It’s been a tough seven days for Facebook in the UK. Last week the social network was splashed on the front page of most newspapers after “Facebook killer” Peter Chapman murdered a 17-year-old girl he met through the site.
The Daily Mail in particular went to town on the story, even risking legal action with a piece by an “expert” claiming that within 90 seconds of logging into Facebook, “a middle-aged man wanted to perform a sex act in front of me”. The Mail had to apologise when it emerged the site in question wasn’t Facebook after all but a (still-unnamed) “different social networking website”.
It didn’t take long for politicians to jump on the bandwagon in this election year.
Alan Johnson, the home secretary, on Thursday met Facebook in London to take it to task for not using the standard “panic button” developed by the UK-based Child Exploitation and Online Protection Centre (CEOP), which is used by Bebo and MSN but not by Facebook or MySpace.
“He had a very clear and particular point of view,” Richard Allan, Facebook’s director of European public policy, told the FT. “We both care about internet child safety. He made it clear that he felt that the CEOP reporting abuse button was an important part of the child safety picture.”
The home secretary’s visit has elicited a small concession from Facebook, which now says it will include the button in its central “safety centre” – but not across the whole site. Facebook will also introduce links to a variety of sites providing additional safety information, including CEOP, when its users make a report, aiming to provide the most relevant information for the user’s country and type of complaint.
“We wanted to be very clear that substituting the [CEOP] button for our reporting system was something that we felt would be counterproductive rather than helpful,” Mr Allan said. “For lots of websites out there who have no reporting system of their own the [CEOP] button is a very good solution.”
Facebook’s message seems to be that it can do a better job of protecting its users than a well-meaning public-sector organisation.
Although some in the advertising world say that the whole sorry affair “may give clients pause for thought” about marketing on the site, most would say – complain, even – that Facebook still puts users’ interests ahead of commercial concerns.
“We haven’t had one client raise any serious concerns over this,” said Norm Johnston, global digital leader at Mindshare Worldwide, a WPP agency. “Facebook have gone out of their way to protect their users even if it’s detrimental to their business.”

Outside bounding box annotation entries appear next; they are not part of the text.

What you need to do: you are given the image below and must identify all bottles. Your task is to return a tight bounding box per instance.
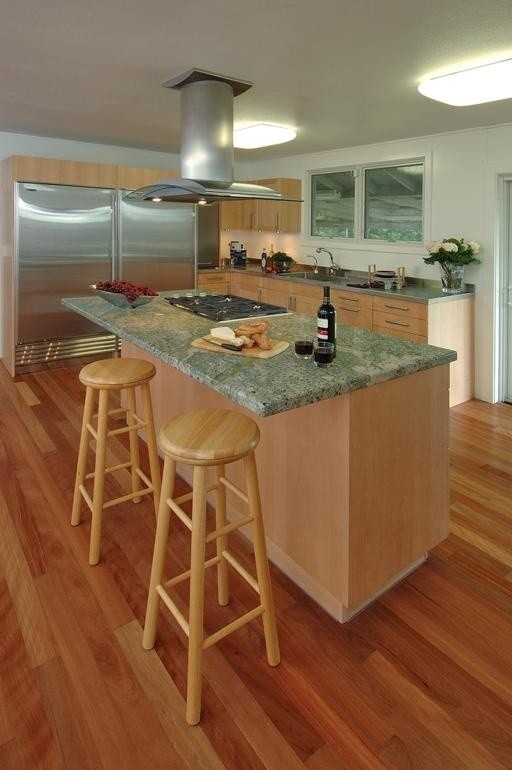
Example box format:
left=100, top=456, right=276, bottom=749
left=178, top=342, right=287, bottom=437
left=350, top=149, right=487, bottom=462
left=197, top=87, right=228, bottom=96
left=269, top=243, right=275, bottom=258
left=260, top=248, right=268, bottom=271
left=315, top=285, right=338, bottom=359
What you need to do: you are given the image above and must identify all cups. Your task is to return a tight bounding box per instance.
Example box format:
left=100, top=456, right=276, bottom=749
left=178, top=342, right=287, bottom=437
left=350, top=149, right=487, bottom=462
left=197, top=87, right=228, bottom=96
left=313, top=341, right=337, bottom=370
left=383, top=281, right=404, bottom=290
left=398, top=266, right=407, bottom=286
left=294, top=336, right=314, bottom=361
left=368, top=264, right=377, bottom=283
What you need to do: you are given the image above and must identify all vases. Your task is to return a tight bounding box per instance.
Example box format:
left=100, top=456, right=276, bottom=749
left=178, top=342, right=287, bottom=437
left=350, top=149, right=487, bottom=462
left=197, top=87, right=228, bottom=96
left=438, top=263, right=469, bottom=292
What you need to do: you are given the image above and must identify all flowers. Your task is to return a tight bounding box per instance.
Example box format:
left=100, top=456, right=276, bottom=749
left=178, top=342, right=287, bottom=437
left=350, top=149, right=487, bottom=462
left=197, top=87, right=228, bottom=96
left=422, top=236, right=484, bottom=290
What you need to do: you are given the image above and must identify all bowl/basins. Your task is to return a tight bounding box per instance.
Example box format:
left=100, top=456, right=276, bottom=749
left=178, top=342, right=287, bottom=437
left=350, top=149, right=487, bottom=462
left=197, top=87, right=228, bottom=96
left=89, top=283, right=158, bottom=310
left=273, top=261, right=296, bottom=272
left=372, top=270, right=398, bottom=283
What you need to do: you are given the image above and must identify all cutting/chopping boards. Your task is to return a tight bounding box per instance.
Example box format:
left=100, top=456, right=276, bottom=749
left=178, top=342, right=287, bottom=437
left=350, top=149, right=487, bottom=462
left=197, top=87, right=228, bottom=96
left=189, top=333, right=292, bottom=359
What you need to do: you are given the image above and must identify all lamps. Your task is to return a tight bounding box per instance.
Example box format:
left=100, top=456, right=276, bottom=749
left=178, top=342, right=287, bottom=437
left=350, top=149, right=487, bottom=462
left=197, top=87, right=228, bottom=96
left=233, top=118, right=301, bottom=152
left=413, top=47, right=512, bottom=110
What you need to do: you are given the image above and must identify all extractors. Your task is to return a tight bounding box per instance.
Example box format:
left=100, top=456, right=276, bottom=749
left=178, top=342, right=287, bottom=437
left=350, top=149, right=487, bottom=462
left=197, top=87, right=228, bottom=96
left=117, top=68, right=304, bottom=207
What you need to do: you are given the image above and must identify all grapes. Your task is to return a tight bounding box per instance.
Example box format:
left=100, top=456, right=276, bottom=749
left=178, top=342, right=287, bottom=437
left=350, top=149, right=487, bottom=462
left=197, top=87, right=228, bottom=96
left=96, top=280, right=158, bottom=303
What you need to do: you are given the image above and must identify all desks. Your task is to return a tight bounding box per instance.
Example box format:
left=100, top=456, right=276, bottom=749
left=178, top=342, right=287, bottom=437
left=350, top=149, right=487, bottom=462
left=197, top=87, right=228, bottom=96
left=52, top=287, right=460, bottom=627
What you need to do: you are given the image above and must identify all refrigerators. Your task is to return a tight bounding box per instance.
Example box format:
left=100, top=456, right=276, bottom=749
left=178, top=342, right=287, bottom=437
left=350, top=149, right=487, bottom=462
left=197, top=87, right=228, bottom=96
left=12, top=181, right=197, bottom=375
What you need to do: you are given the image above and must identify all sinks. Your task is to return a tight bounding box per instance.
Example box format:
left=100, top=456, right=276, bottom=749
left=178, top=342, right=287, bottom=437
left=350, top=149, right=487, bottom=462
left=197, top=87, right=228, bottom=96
left=275, top=271, right=351, bottom=281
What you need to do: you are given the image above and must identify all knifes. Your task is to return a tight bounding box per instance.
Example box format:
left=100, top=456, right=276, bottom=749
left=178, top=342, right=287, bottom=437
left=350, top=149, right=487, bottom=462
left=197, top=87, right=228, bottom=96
left=199, top=336, right=240, bottom=351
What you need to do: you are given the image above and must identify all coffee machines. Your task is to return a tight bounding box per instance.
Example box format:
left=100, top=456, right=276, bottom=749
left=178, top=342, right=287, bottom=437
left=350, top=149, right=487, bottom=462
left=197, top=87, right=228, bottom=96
left=228, top=241, right=247, bottom=269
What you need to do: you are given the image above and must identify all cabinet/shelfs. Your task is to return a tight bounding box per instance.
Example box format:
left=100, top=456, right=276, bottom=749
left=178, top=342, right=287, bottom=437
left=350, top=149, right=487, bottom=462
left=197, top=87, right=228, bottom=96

In many ways, the volume of press coverage and criticism that Facebook has faced reflects not its child safety record but its significance in our collective culture.
With 400m members, enough of the world is represented that, alas, some of humanity’s less appealing traits will inevitably appear. Now that it is one of the world’s biggest sites, it will have to get used to the same scrutiny to which tabloid newspapers subject the world’s biggest celebrities. After all, most of their journalists are already on the site – it’s a fabulous tool for gleaning showbiz gossip.